- **TEXT SECTION**:
::::::::::
What I call the myth produced by the DSM is the fantasy that a document, initially created to organize observations, could become “The knowledge-about-everything-psychiatric-that-is-observed-in-human-beings.” The DSM was initially conceived to organize and identify mental disorders and provide mental health professionals with a common diagnostic language. The problem arose when the tool was promoted to Bible status and used to teach psychiatry to younger generations of physicians. With time, the successive editions, written by researchers, some influenced by the pharmaceutical lobby and academic interests, created an exponential number of “disorders.” As a consequence of the DSM’s over-inflation, we witnessed the categorization of casual human emotion into some sort of pathological ailment requiring medication. “Feeling sad” after the loss of a love one is a good example. It can now be a disorder.

The DSM’s criteria and categories are also used to determine which pill should be given for which “disorder” and how much money insurance will pay for the treatment of that disorder. Good-bye uncertainty, doubt, failure. “Follow the guidelines” and everything will be fine. Of course, it does not work that way. Bookshelves will never replace books and human complexity cannot be subsumed in a few codes and definitions.

A classical example is the one of patients suffering from borderline personality disorder (BPD), incorrectly labeled “Bipolar” in part because the hospital gets paid much more for a “Bipolar Diagnosis” than for a BPD disorder. In a sometimes deadly Kafkaesque logic, the patient may be then given medication for bipolar disorder while BPD requires a specific type of psychotherapy.
::::::::::
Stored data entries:
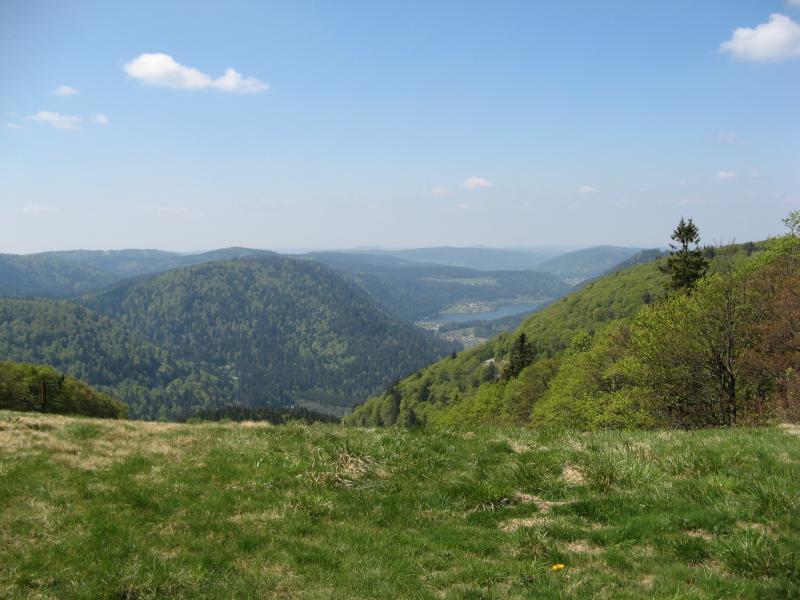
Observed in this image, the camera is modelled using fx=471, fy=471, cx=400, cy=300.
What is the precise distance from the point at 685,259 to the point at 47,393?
114 meters

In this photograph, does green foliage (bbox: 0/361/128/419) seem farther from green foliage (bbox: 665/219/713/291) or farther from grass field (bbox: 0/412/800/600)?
green foliage (bbox: 665/219/713/291)

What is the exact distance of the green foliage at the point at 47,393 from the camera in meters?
83.4

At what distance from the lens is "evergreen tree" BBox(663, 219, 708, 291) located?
196 ft

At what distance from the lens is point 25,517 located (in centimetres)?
1027

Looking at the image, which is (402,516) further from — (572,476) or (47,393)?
(47,393)

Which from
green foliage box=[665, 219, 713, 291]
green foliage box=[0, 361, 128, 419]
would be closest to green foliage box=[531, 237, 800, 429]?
green foliage box=[665, 219, 713, 291]

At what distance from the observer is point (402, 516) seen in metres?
11.1

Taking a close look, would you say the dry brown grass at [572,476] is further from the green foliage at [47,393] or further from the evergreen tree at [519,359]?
the evergreen tree at [519,359]

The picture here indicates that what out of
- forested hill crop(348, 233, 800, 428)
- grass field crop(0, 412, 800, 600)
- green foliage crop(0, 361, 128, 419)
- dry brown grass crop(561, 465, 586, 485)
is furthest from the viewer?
green foliage crop(0, 361, 128, 419)

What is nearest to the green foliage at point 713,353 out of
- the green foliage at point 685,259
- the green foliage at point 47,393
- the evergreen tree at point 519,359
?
the green foliage at point 685,259

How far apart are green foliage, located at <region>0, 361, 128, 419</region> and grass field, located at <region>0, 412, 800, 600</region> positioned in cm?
7965

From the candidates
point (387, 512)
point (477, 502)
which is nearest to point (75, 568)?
point (387, 512)

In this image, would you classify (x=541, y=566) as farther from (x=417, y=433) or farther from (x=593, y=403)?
(x=593, y=403)

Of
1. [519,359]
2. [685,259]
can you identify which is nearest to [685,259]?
[685,259]
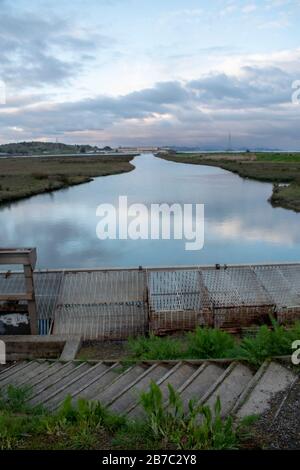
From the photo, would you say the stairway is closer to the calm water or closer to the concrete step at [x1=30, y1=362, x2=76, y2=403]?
the concrete step at [x1=30, y1=362, x2=76, y2=403]

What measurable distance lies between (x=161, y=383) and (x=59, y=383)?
1.67 metres

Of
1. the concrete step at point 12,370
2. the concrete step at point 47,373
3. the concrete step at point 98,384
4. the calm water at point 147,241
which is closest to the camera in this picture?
the concrete step at point 98,384

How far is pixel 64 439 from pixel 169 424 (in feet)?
3.03

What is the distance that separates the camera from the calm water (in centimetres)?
1764

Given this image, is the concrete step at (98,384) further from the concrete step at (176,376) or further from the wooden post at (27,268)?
the wooden post at (27,268)

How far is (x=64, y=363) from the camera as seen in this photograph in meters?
7.32

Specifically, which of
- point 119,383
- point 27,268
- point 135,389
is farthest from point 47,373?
point 27,268

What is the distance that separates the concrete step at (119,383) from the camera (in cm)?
508

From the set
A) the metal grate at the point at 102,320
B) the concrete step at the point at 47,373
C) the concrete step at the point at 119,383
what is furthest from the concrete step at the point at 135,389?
the metal grate at the point at 102,320

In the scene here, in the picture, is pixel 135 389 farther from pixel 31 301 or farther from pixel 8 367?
pixel 31 301

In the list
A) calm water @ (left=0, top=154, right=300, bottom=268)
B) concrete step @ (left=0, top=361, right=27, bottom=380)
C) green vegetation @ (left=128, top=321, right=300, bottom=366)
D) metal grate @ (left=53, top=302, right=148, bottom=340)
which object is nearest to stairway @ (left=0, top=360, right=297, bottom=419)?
green vegetation @ (left=128, top=321, right=300, bottom=366)

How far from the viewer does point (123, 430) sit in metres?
3.75

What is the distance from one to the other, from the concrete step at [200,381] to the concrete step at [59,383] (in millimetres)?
1774
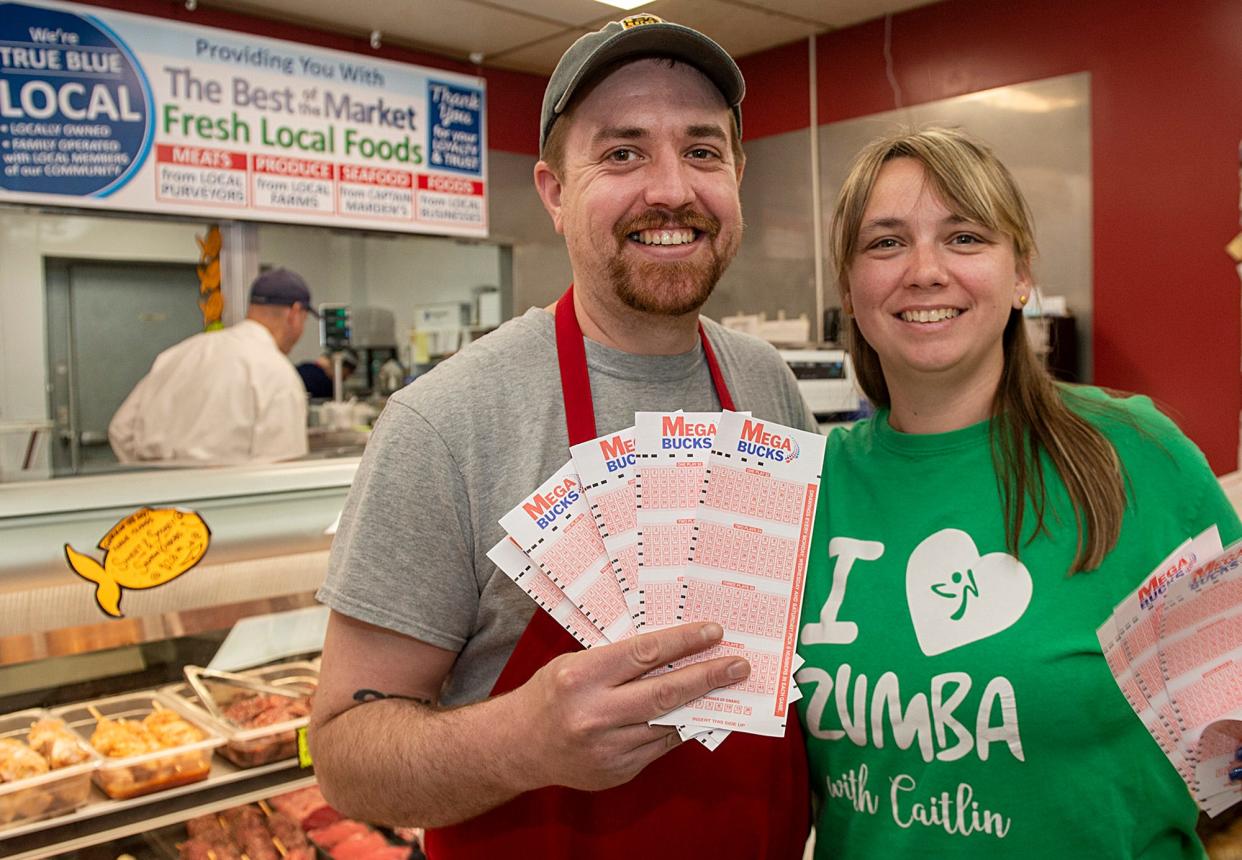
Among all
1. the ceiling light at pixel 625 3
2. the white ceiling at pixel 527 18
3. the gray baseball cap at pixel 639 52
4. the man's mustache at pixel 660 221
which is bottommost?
the man's mustache at pixel 660 221

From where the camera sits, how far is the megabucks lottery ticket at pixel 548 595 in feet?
3.91

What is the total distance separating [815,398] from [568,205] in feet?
8.92

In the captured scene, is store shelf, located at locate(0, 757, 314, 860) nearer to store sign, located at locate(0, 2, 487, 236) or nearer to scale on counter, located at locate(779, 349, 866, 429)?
scale on counter, located at locate(779, 349, 866, 429)

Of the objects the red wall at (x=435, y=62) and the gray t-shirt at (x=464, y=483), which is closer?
the gray t-shirt at (x=464, y=483)

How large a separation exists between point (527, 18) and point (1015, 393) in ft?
14.6

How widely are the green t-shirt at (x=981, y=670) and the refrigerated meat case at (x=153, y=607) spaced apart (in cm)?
125

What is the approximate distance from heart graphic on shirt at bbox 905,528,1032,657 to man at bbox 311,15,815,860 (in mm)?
267

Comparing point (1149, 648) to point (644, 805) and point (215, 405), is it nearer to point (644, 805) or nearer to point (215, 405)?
point (644, 805)

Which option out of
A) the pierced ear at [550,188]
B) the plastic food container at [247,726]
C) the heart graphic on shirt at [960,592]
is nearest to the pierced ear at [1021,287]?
the heart graphic on shirt at [960,592]

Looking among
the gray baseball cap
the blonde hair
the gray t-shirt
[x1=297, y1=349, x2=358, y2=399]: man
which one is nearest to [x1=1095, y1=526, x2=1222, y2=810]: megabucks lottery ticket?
the blonde hair

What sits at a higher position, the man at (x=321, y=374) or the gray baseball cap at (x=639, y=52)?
the gray baseball cap at (x=639, y=52)

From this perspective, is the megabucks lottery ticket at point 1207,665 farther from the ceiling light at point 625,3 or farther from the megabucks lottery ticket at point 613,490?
the ceiling light at point 625,3

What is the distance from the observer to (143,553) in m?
2.06

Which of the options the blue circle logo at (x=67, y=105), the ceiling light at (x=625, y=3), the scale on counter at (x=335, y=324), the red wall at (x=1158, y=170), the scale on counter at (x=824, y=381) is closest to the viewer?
the scale on counter at (x=824, y=381)
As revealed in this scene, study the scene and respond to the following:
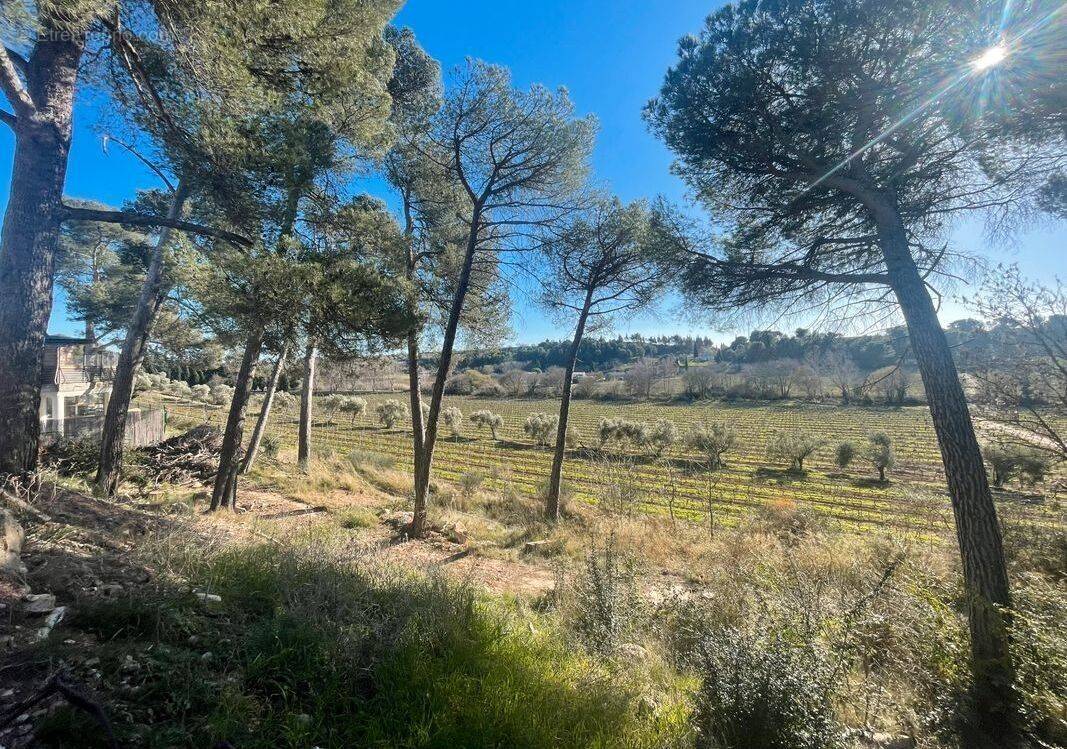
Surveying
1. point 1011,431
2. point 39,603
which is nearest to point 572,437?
point 1011,431

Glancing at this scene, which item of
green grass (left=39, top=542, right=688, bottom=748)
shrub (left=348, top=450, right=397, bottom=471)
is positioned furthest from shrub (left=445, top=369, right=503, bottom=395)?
green grass (left=39, top=542, right=688, bottom=748)

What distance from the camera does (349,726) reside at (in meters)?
1.99

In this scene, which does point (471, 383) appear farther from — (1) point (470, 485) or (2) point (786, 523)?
(2) point (786, 523)

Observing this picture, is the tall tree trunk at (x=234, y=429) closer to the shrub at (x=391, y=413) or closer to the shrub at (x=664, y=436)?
the shrub at (x=664, y=436)

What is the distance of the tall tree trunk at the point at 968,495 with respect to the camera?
322 centimetres

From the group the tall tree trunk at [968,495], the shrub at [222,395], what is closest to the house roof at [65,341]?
the shrub at [222,395]

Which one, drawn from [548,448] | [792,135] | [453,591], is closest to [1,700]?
[453,591]

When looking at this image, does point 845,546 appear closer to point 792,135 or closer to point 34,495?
point 792,135

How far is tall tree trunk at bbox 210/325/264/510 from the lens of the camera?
277 inches

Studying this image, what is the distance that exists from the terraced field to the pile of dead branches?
24.5ft

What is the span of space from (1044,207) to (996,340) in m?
→ 1.92

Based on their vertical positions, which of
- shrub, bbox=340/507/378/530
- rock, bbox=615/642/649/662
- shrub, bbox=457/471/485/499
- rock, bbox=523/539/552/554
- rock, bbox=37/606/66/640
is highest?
rock, bbox=37/606/66/640

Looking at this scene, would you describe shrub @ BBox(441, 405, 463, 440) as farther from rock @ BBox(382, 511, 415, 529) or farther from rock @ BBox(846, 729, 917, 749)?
rock @ BBox(846, 729, 917, 749)

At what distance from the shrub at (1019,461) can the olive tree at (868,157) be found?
3.55 meters
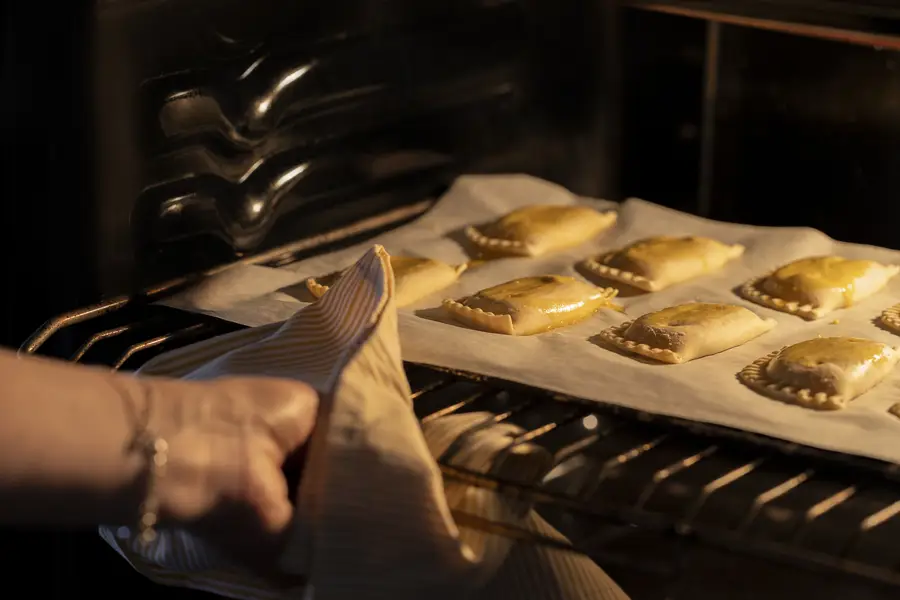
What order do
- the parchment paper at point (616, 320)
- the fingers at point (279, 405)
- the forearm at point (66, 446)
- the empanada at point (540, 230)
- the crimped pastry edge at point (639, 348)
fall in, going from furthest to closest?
the empanada at point (540, 230), the crimped pastry edge at point (639, 348), the parchment paper at point (616, 320), the fingers at point (279, 405), the forearm at point (66, 446)

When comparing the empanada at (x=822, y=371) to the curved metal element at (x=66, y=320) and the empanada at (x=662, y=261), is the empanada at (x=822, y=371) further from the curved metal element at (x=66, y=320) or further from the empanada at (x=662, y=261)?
the curved metal element at (x=66, y=320)

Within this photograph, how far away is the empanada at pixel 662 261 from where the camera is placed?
1.32 metres

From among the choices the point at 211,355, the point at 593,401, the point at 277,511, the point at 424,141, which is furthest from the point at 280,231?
the point at 277,511

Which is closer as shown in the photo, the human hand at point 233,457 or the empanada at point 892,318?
the human hand at point 233,457

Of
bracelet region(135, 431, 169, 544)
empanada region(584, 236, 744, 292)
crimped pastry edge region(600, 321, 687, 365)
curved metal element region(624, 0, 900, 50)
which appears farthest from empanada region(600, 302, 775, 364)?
bracelet region(135, 431, 169, 544)

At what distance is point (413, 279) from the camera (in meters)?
1.29

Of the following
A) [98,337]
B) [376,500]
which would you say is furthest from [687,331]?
[98,337]

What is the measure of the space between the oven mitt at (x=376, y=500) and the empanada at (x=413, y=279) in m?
0.30

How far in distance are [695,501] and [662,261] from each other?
1.73 feet

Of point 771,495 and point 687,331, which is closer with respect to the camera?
point 771,495

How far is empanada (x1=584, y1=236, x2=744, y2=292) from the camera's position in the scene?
1.32m

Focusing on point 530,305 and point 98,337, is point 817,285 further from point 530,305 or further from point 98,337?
point 98,337

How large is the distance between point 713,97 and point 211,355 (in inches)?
36.6

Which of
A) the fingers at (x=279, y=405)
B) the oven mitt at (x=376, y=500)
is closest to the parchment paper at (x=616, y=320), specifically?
the oven mitt at (x=376, y=500)
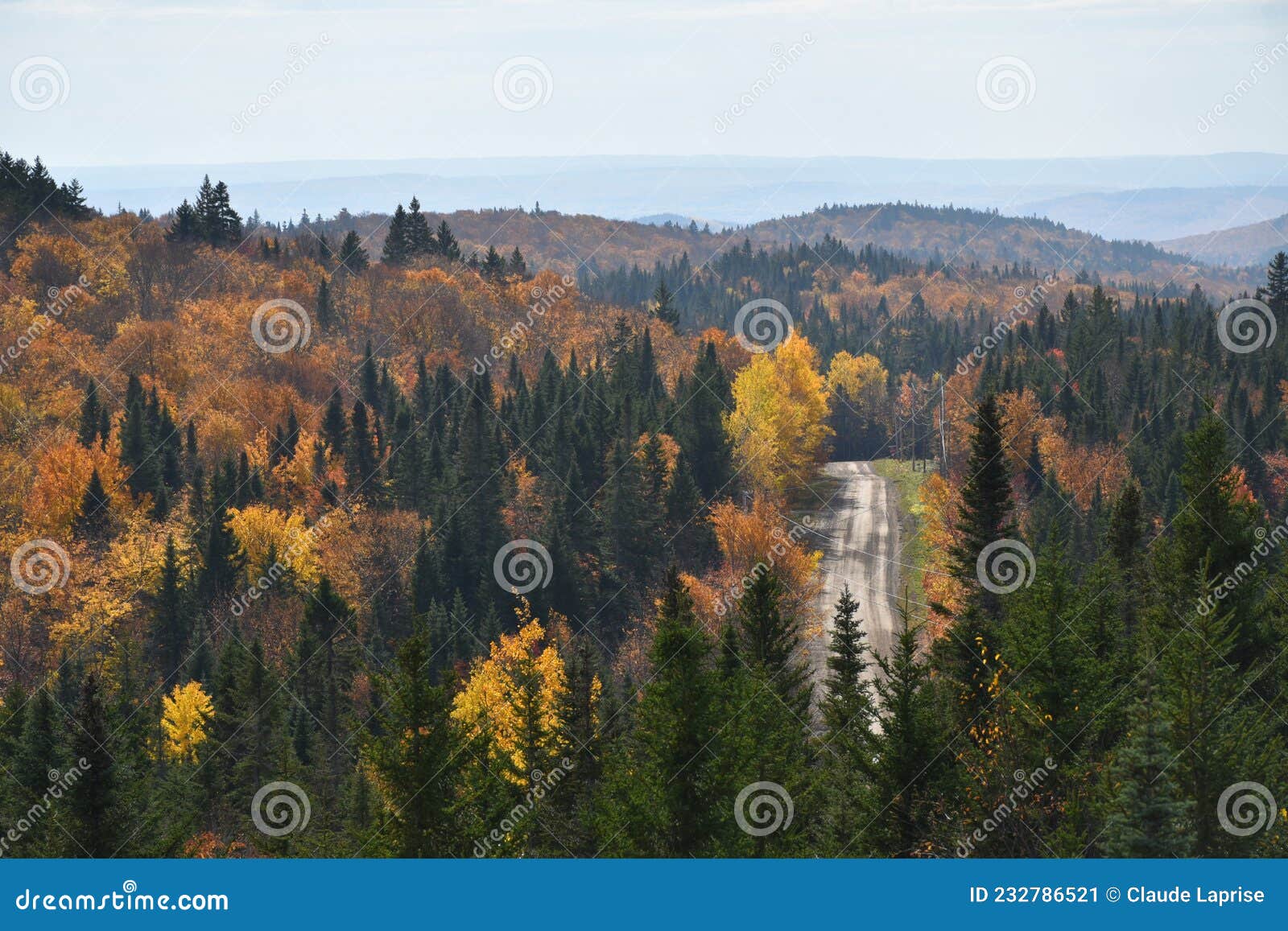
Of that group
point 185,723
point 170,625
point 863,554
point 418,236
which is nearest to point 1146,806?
point 185,723

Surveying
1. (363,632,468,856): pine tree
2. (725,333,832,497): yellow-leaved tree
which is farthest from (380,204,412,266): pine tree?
(363,632,468,856): pine tree

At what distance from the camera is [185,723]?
6600 cm

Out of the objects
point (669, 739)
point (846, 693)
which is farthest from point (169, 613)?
point (669, 739)

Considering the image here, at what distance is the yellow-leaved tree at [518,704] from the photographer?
37.0 m

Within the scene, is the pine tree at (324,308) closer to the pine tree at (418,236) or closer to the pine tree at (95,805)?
the pine tree at (418,236)

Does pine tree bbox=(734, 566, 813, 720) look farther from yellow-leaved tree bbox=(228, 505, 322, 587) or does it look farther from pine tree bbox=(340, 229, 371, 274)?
pine tree bbox=(340, 229, 371, 274)

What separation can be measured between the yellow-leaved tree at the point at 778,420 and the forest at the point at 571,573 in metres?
0.54

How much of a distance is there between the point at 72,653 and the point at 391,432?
33.0 meters

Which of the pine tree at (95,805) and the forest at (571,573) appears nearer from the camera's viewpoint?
the forest at (571,573)

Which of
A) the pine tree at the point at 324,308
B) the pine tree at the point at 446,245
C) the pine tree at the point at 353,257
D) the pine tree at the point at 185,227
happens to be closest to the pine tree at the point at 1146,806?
the pine tree at the point at 324,308

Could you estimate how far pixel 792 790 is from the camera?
3000 cm

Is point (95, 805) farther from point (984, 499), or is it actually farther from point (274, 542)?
point (274, 542)

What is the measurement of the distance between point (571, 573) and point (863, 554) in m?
28.6

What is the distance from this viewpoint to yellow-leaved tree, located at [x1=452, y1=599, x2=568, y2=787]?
121 ft
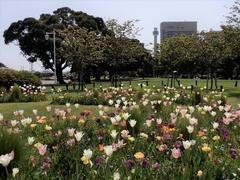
::::::::::
- **USING THE INFORMATION**:
1/ In the passage on the DSM, what was the DSM originally conceived to do?
2/ Carry on the passage about the DSM, starting right after its final sentence.

- **ACTIVITY ANSWERS**:
1/ It was conceived to organize and identify mental disorders and to give mental health professionals a common diagnostic language.

2/
EM: If you had a loved one in emotional or mental distress, what would you suggest that he or she do or try?

BG: First I would try to identify priorities—which type of intervention would best fit depending on the problem, the person’s sensitivity, their openness, and their access to potential treatment.

I would listen and try to grasp the basics of the problem, making sure I understood correctly, then share what I think and, if I feel it is necessary, to say why I would recommend to see a mental health professional. Along the way we can also discuss the importance of some life changes, from exercise to diet, to the need to see a primary care physician and get some lab tests, as well as the advantage of meditation, yoga or AA and the importance of limit setting at work or the need for a vacation.

I might recommend a psychiatrist or a psychotherapist and I always describe what, in my opinion, would be the important qualities to look for. The quality I value most in mental health professionals is the ability to listen and to take the time necessary to do a good job in the evaluation and treatment. Knowledge and expertise and experience are important, but even more key are the human qualities of the practitioner–empathy, humility, curiosity and honesty.

I look for a practitioner aware of what he knows and what he doesn’t know, solid, flexible, creative and able to adapt if the prescribed medication doesn't work or if the patient prefers not to take them. Last but not least, I would look for someone who works with his or her client, fully answers questions and explains, at least in part, what he or she is doing with the patient and why.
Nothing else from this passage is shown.